Just 3 ½ years since its highly scrutinized initial public offering, Facebook is creeping toward a $300 billion valuation. The social media giant languished below its IPO price of $38 per share for more than a year, but has since enjoyed a fast and furious climb toward an elite club.
The stock was trading around $103 on Tuesday, giving Facebook a market cap of $290 billion, hot on the heels of Amazon with a market cap of $293 billion.

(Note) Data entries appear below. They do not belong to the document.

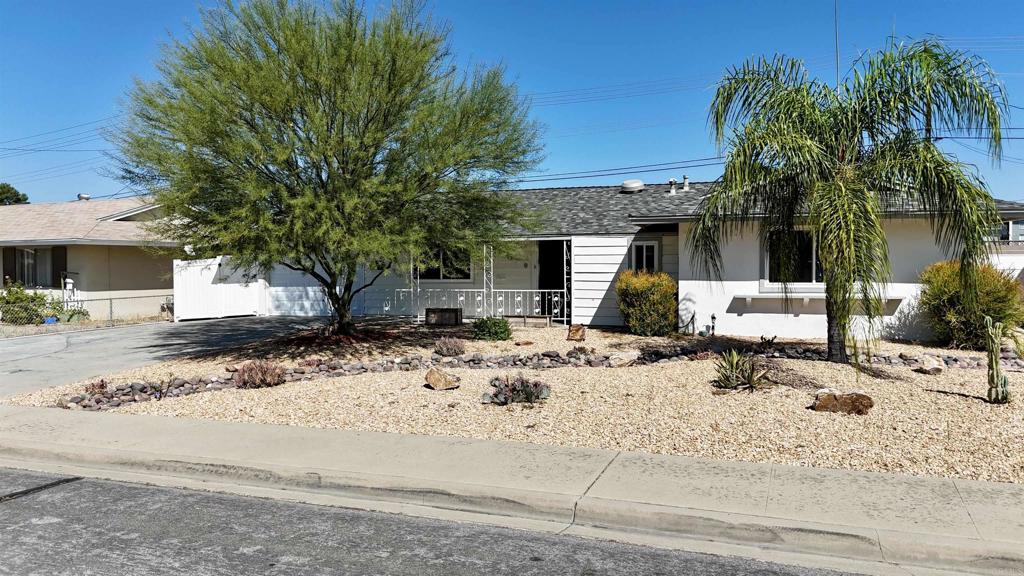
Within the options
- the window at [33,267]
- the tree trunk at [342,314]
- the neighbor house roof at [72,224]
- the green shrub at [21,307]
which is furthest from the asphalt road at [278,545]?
the window at [33,267]

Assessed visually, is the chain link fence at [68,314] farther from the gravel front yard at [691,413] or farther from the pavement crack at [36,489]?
the pavement crack at [36,489]

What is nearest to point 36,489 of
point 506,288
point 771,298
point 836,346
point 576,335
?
point 836,346

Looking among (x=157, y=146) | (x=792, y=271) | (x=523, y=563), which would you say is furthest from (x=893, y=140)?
(x=157, y=146)

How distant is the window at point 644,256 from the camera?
58.9 feet

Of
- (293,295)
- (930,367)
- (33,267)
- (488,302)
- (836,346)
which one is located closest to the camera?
(930,367)

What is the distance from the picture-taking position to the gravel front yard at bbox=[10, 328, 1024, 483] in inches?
259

The only larger tech companies are Microsoft, which has a market cap of $432 billion, Alphabet with a market cap of $507 billion and Apple, which is valued at $687 billion.

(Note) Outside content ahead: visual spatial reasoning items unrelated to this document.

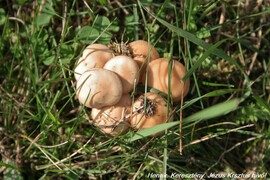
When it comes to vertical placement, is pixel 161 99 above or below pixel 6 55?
below

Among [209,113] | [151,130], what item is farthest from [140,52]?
[209,113]

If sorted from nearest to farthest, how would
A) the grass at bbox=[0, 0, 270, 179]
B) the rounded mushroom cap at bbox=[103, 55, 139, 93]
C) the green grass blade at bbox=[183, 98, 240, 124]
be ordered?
the green grass blade at bbox=[183, 98, 240, 124]
the rounded mushroom cap at bbox=[103, 55, 139, 93]
the grass at bbox=[0, 0, 270, 179]

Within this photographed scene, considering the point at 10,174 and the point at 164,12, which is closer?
the point at 10,174

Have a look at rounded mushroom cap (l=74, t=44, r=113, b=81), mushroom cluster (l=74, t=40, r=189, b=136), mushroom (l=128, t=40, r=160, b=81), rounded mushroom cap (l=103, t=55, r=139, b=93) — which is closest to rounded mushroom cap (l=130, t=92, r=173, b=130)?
mushroom cluster (l=74, t=40, r=189, b=136)

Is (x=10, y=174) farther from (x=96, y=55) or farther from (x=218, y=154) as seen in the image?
(x=218, y=154)

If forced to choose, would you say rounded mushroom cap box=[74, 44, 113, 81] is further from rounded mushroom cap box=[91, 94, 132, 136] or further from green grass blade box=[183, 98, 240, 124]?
green grass blade box=[183, 98, 240, 124]

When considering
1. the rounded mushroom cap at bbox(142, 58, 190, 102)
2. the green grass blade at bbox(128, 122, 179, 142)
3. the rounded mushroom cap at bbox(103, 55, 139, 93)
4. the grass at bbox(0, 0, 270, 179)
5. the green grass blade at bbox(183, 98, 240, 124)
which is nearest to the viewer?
the green grass blade at bbox(183, 98, 240, 124)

Investors are so bullish on Facebook's prospects that the company's stock is trading at almost 20 times revenue — a price-to-sales multiple far above competitors like Apple, Amazon or Alphabet.

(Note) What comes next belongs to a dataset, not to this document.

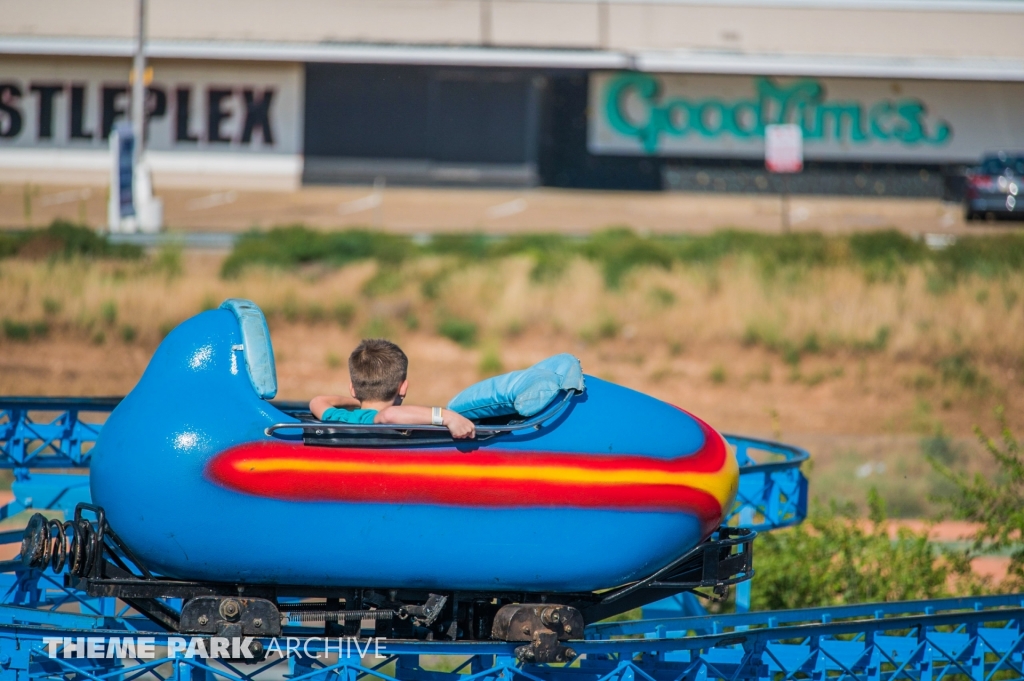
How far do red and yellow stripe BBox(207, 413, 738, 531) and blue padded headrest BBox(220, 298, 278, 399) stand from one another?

The company reports third-quarter 2015 results on Wednesday after the closing bell, and analysts expect revenue of $4.37 billion, up 36 percent year over year, and EPS of 52 cents, up from 43 cents per share a year earlier, according to Thomson Reuters.
"Facebook remains a powerhouse of growth and operating efficiency for investors, and is becoming increasingly important for more and more advertisers as one of online advertising's two hegemonic powers," wrote Pivotal Research analyst Brian Wieser in a note on Oct. 15. The other dominant force Wieser is referring to is, of course, Alphabet's Google.